Cependant comme dans la psychanalyse l’individu va se défendre en détournant, en développant une dialectique visant à se déresponsabiliser : ceci est typique de l’inconscient qui nie en permanence historicité, doute, questionnement, souffrance, le temps etc. Or l’analyse est le lieu privilégié du déploiement de l’imaginaire et/ou est entretenu un mélange entre imaginaire et réalité. Toutefois la situation d’analyse permet de lever les conditionnements institués dans le rôle social de la personne. L’analyse n’a pas de puissance absolue le résultat est toujours relatif car résulte d’un rapport de force entre répétition/conservation et force de vie, créativité et savoir : c’est ce dernier qui est l’enjeu réel et doit remplacer la place laissée vide par la répétition/conservation une fois celle-ci révoquée. Il faut donc parvenir à créer un vide.

L’analyste va travailler sur des composants : des manifestations, des désirs, des symptômes et ne seront jamais totalement circonscrits – c’est pourquoi une démarche qui favorise le questionnement et l’interrogation est fondamentale. Il s’agit de profiter des mouvements de liaisons (désirs latents) dont on sait qu’ils peuvent ne pas être stoppés malgré les résistances et les orienter sur des nouveaux objets sociaux et ainsi vaincre la conservation/répétition devenue soudainement terne et obsolète par l’individu.

Le changement organisationnel

Les organisations sont à la fois closes et ouvertes : elle fait tout pour se maintenir sa cohérence et sa permanence par la répétition et l’autorégulation et se défendre contre l’inconnu ; et en même temps elle va changer pour s’adapter par rapport à son environnement extérieure : là subsiste un problème, soit on applique les critères des dirigeants (changement fonctionnel ou fonctionnaliste) soit on prend un posture inverse (changement dysfonctionnel = rupture totale).

────────────────────

# Consigne
D'après le texte cité :
1. De quel rapport de force résulte le résultat de l'analyse ?
2. Sur quels composants l'analyste travaille-t-il ?
3. Par quels moyens les organisations se maintiennent-elles dans leur cohérence et leur permanence ?

# Données extraites
────────────────────

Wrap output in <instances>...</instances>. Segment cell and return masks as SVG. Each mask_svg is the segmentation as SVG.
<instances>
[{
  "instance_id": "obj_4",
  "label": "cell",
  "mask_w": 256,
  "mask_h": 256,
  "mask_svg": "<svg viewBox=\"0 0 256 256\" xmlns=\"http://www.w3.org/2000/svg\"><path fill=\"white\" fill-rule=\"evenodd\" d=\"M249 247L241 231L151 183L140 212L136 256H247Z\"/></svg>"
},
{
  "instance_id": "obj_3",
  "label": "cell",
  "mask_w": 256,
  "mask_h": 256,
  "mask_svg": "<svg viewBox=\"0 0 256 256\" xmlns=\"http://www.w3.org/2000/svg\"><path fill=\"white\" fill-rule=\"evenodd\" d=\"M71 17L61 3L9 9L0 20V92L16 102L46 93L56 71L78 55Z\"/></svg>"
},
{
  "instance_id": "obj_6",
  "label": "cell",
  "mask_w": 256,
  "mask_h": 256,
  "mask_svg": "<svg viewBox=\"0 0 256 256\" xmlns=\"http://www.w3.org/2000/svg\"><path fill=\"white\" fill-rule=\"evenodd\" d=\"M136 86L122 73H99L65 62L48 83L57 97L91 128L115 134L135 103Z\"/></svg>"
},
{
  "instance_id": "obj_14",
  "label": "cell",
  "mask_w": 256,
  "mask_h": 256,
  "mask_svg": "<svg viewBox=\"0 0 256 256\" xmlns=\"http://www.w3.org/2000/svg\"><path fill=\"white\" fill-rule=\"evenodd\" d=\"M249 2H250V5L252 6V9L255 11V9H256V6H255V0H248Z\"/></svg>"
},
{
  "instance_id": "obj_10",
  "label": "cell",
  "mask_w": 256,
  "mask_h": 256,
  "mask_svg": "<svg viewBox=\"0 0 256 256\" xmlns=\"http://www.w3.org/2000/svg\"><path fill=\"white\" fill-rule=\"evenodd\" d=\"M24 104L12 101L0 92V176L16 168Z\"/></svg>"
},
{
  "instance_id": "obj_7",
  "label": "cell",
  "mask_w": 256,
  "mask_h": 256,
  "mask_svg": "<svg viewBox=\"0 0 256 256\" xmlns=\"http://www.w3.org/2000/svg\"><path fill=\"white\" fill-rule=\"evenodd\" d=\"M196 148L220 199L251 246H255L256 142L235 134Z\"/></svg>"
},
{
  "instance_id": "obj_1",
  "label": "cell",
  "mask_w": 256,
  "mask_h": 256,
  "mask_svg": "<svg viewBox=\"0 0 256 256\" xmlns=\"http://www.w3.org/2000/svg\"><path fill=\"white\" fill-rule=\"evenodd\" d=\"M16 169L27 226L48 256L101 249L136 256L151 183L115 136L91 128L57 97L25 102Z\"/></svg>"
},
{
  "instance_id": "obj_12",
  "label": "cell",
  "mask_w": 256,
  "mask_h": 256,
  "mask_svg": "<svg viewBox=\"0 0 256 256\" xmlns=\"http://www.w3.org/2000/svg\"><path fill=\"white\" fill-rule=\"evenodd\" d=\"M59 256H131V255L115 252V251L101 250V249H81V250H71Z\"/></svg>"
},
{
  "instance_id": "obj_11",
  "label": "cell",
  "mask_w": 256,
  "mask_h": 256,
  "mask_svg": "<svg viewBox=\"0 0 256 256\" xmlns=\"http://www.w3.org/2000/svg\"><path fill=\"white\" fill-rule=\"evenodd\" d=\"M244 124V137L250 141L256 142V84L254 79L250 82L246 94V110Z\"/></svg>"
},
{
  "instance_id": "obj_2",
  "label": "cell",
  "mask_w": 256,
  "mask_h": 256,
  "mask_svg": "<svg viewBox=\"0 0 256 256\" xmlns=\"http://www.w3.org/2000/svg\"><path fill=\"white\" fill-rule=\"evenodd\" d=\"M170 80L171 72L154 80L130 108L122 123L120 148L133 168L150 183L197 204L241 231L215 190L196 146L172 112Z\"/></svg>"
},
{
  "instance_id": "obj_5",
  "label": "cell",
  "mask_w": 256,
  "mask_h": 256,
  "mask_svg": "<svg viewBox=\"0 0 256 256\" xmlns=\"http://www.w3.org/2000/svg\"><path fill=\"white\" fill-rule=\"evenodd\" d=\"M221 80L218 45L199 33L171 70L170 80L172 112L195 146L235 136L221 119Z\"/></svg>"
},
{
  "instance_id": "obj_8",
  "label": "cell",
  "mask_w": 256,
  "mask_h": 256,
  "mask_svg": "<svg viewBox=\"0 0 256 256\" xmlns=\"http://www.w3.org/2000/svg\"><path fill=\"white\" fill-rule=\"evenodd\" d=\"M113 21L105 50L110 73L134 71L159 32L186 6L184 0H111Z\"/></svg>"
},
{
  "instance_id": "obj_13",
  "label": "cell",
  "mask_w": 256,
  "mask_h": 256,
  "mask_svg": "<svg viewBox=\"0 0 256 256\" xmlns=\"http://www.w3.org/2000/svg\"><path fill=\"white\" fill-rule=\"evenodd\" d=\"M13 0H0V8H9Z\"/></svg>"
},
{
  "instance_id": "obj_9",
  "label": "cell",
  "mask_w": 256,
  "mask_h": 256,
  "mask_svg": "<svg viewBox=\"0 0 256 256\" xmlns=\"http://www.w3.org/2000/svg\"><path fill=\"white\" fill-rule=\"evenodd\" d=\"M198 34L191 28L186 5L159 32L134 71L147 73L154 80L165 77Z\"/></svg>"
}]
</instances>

────────────────────

# Réponse
1. D'un rapport de force entre répétition/conservation et force de vie, créativité et savoir.
2. Sur des manifestations, des désirs et des symptômes.
3. Par la répétition et l'autorégulation.